→ Arbeitsanweisungen:
**A.** Gib aus dem Textauszug über Steilneset die Stelle von „Da passt es“ bis einschließlich „Öffentlichkeit übergeben wurde.“ wortgetreu aus.
**B.** Wie viele Menschen wurden laut dem Textauszug über Steilneset im 17. Jahrhundert in Vardøya wegen Zauberei verbrannt?
**C.** Schreib den Textauszug über Steilneset im Anschluss an seinen letzten Satz weiter.

→ Textauszug:
Da passt es nun ganz hervorragend, wenn der Schweizer zusammen mit der mindestens kirchenkritischen und 2010 98-jährig verstorbenen Künstlerin Louise Bourgeois ein Kunst-/Architekturprojekt gemacht hat, dass im Sommer 2011 der Öffentlichkeit übergeben wurde.
Dass wir davon so spät erfahren liegt an der zurückhaltenden, ja medienselektiven Art des Architekten einerseits, andererseits an dem Ort, an welchem Architekt und Bildhauerin das Opus realisierten. Man muss sich hoch in den Norden Europas aufmachen nach Vardøya, einer Stadt und Halbinsel im äußersten Nordosten Norwegens, einem (Schifffahrts)Tor zur Nordostpassage und zur Barentssee und Norwegens einziger Stadt in der arktischen Klimazone; und seine älteste Stadt dazu noch. Hier leben heute 2 100 Menschen vom Fischfang (natürlich) und einem zunehmenden Tourismus (natürlich). Der lebte von der exponierten Lage und der grandiosen Naturlandschaft sowie dem dunklen Kapitel nordnorwegischer Hexenprozesse. Im 17. Jahrhundert verbrannten hier 90 Menschen, weil man sie wegen Zauberei zum Tod auf dem Scheiterhaufen verurteilt hatte. Im Schatten der heutigen Festungsreste, hart auf der Kante zum Meer brannten die Unglücklichen auf der Landzunge Steilneset, an die jetzt ein Ausstellungsraum mit einer Arbeit von Louise Bourgeois und eine Dokumentationsskulptur erinnert. Während die Bildhauerin mit „The Damned the Possessed and the beloved“ einen brennenden Stuhl in das Innere von sieben ovalen Spiegeln stellte, in welchen man sich selbst brennend sehen kann, sind die Bauten von Zumthor zwiespältiger. Der Kunst gab er eine stahl/gläserne, sehr schlichte Pavillonkiste, die Dokumentation der religiös motivierten Greuel orientiert sich an landschaftstypischer Gebrauchsarchitektur, den im Frühjahr mit Tierleichen voll gehängten Fischgerüsten. 125 m lang ist der Stabholzbau, in dessen Längsachse innen ein aus beschichtetem Sackleinen geformter Raum gezurrt, gespannt ist.

→ Gesammelte Daten:
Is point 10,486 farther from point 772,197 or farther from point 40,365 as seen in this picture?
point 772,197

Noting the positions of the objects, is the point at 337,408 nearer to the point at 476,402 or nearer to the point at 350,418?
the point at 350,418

→ Lösungen:
**A.**
Da passt es nun ganz hervorragend, wenn der Schweizer zusammen mit der mindestens kirchenkritischen und 2010 98-jährig verstorbenen Künstlerin Louise Bourgeois ein Kunst-/Architekturprojekt gemacht hat, dass im Sommer 2011 der Öffentlichkeit übergeben wurde.

**B.** 90 Menschen.

**C.**
„Zumthor und ich haben Erde, Wasser, Feuer und Licht genutzt, um Ansichten der Stille zu schaffen“, so die Künstlerin zu dem 10 Mio. € teuren Kunst-/Architekturprojekt, das mehr Touristen anziehen wird, als der überwältigende Anblick der Kargheit einer Zivilisation, die vor ein paar Hundert Jahren aus den Gleisen gesprungen war.